Zagłębie lepsze od Wybrzeża. Pierwsza ósemka odjeżdża gdańszczanom

Pierwsza połowa miała decydujący wpływ na zwycięstwo Zagłębia w pojedynku z Energą Wybrzeżem Gdańsk. Po pierwszej połowie lubinianie prowadzili 18:11, a ostatecznie wygrali 29:25.

To był mecz sąsiadów w tabeli. Obie drużyny wiele łączy, ponieważ zarówno Energa Wybrzeże, jak i Zagłębie mają tyle samo punktów - 23. Mają podobny bilans bramkowy, podobną liczbę rzuconych i straconych bramek. Na przeciwko siebie stanęli trenerzy, którzy mają za sobą bardzo udaną karierę zawodniczą, czyli Marcin Lijewski i Bartłomiej Jaszka (który jeszcze pojawia się na boisku).

REKLAMA

Spotkanie do 7. minuty było w miarę wyrównane. Później gospodarze zanotowali dobry moment, który wygrali 6:1. Niezadowolony z takiego obrotu spraw trener Lijewski poprosił o czas. To jednak wiele nie dało, bo zawodnicy z "Trójmiasta" nie byli w stanie dotrzymać kroku Zagłębiu, które stopniowo odskakiwało.
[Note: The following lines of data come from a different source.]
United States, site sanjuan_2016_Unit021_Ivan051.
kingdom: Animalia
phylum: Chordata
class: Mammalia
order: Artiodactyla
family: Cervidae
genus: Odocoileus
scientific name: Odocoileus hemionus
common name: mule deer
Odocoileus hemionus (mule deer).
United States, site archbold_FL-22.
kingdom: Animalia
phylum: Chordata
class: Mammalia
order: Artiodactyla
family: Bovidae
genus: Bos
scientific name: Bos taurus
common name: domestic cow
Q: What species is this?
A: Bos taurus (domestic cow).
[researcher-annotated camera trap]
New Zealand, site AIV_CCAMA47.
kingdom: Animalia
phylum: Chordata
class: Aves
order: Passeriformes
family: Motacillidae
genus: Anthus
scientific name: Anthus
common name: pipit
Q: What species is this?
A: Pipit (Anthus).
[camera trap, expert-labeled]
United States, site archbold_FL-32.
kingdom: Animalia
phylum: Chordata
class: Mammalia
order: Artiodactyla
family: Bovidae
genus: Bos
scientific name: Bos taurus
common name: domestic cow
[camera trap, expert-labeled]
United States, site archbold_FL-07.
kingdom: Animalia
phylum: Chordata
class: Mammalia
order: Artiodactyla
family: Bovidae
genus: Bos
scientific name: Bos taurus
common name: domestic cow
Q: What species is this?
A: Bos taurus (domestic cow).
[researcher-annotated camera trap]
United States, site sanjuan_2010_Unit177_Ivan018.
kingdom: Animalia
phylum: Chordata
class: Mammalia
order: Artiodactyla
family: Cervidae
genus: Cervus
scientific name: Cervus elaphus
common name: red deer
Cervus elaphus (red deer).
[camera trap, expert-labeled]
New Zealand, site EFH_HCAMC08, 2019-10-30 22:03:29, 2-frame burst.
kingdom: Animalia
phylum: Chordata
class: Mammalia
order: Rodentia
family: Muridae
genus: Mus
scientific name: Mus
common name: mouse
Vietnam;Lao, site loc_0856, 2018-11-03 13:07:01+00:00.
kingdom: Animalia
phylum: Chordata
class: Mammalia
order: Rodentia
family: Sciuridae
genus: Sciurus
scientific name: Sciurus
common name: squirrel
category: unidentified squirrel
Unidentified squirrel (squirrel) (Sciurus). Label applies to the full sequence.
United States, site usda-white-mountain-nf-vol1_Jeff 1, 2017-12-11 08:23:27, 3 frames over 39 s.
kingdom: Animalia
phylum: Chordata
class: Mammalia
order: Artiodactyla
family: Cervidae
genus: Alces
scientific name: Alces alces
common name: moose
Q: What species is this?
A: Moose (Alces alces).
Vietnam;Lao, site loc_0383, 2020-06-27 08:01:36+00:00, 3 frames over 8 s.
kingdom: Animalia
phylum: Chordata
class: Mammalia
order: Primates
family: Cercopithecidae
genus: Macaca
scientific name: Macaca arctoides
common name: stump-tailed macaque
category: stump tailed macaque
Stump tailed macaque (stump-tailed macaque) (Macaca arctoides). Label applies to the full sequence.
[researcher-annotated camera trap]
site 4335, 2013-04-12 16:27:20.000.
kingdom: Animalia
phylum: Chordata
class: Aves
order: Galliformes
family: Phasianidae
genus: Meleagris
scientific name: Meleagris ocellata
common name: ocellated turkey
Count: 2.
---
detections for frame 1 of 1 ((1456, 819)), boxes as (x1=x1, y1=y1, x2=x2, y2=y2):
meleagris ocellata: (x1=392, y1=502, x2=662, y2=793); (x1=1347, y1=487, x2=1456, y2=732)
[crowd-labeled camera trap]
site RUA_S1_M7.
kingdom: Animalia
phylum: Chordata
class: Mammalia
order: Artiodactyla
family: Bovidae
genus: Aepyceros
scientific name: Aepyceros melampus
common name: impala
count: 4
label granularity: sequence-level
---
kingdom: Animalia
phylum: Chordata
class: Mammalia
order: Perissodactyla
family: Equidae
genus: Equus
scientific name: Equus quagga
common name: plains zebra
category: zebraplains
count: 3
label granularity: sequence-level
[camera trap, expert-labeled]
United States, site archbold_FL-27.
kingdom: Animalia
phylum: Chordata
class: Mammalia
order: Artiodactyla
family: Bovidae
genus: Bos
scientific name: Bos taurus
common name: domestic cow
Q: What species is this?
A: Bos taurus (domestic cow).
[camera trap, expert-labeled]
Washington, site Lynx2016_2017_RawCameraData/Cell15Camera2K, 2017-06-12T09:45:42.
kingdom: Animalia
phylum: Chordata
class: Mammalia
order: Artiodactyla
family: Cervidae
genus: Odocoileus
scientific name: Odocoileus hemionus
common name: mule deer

Jak się okazała przewaga zbudowana w pierwszej połowie była kluczowa do zwycięstwa. Pod koniec spotkania Energa Wybrzeże zaczęła odrabiać straty, ale na doprowadzenie choćby do remisu było już za późno. Komplet punktów został w Lubinie.

Bardzo dobre spotkanie rozegrał bramkarz "Miedziowych" - Patryk Małecki, który miał ponad 40 procent skuteczności. Najwięcej bramek, bo siedem rzucił Adrian Kondratiuk.